Legislator Pertanyakan Tuntutan JPU atas Penyiraman Novel

Anggota Komisi III DPR RI, Fraksi NasDem, Taufik Basari (Dok Istmw)

KBRN, Jakarta : Anggota Komisi III DPR RI, Taufik Basari menyampaikan sejumlah pertanyaan kepada Jaksa Agung ST Burhanuddin, terkait adanya Jaksa Penuntut Umum (JPU) yang hanya menuntut dua orang terdakwa penyiraman air keras terhadap penyidik senior KPK Novel Baswedan dengan tuntutan 1 tahun penjara.

Menurutnya, kasus yang menjadi perhatian publik itu, memiliki kejanggalan dalam penyampaian tuntutan yang disampaikan oleh Jaksa Penuntut Umum (JPU).

"Kasus Novel saat ini yang jadi sorotan publik adalah tuntutan yang gak masuk akal," kata Taufik saat rapat kerja Komisi III DPR dengan Jaksa Agung ST Burhanuddin di Jakarta, Senin (29/6/2020).

Sebab, diakui politisi dari Partai NasDem itu, alasan dari para terdakwa yang termuat dalam reuqisitoir yang menyebabkan tuntutan JPU itu dinilai sangat ringan dan di luar dari akal sehat serta memiliki kejanggalan.

"Sepanjang pengalaman saya jadi lawyer dan sekarang cuti, memang alasan-alasan yang termuat di reuqisitor banyak yang di luar nalar sehat. Agak aneh menurut saya," ungkapnya.

Untuk itu, ia meminta kepada Jaksa Agung ST Burhanuddin agar dapat menunjukkan bahwa masyarakat dapat mempercayai kualitas dan tuntutan dalam penegakan hukum.

"Penting buat Jaksa Agung untuk tunjukkan ke publik bahwa penegakan hukum bisa dipercaya, dan kualitas dari tuntutan itu juga mumpuni," ucapnya lagi.
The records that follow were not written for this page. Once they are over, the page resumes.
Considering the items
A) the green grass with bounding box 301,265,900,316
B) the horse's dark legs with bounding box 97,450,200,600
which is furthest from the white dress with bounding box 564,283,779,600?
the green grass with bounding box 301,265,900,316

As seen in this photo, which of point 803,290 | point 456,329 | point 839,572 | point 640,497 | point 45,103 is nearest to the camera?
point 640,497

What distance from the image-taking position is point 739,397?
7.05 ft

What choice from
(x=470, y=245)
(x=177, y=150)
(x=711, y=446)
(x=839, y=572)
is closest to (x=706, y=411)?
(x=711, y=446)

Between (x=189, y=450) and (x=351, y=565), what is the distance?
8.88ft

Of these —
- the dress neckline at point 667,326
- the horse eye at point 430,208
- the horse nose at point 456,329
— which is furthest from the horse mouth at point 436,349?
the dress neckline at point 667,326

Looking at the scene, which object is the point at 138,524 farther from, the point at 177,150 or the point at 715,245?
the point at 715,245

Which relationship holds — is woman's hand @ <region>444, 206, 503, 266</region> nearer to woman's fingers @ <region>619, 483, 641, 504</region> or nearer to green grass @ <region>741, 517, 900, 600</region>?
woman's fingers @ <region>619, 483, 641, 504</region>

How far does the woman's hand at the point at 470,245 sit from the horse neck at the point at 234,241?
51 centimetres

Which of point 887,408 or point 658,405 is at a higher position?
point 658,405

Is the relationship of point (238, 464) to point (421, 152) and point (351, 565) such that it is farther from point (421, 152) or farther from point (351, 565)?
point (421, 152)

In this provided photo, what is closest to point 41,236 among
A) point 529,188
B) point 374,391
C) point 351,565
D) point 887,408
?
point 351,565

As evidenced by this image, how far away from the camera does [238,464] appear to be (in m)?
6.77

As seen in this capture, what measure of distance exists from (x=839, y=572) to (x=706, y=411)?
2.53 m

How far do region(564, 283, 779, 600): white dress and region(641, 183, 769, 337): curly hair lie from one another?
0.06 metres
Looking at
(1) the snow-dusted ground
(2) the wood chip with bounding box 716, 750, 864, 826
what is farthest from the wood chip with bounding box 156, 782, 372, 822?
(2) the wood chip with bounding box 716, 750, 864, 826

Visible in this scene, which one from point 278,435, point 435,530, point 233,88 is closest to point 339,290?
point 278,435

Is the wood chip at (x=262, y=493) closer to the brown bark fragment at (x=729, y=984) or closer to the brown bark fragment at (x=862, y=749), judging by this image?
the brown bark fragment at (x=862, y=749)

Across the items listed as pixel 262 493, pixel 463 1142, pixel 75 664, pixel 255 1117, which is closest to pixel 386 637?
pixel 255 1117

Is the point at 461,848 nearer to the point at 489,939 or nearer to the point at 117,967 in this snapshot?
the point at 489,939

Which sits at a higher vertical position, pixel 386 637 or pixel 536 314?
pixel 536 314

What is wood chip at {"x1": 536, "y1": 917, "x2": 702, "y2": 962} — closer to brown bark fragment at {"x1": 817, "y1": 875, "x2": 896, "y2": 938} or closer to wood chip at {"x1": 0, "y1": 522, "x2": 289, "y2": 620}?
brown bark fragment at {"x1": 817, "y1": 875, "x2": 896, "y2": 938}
Seperti diketahui, pada persidangan di Pengadilan Negeri Jakarta Utara, Kamis (11/6/2020)!lalu, JPU mengajukan tuntutan 1 tahun penjara untuk Rahmat Kadir dan Ronny Bugis, yang didakwa menyiramkan air keras ke wajah Novel Baswedan. 

JPU menganggap perbuatan terdakwa yang menyebabkan mata Novel rusak bukan akibat tindakan yang disengaja.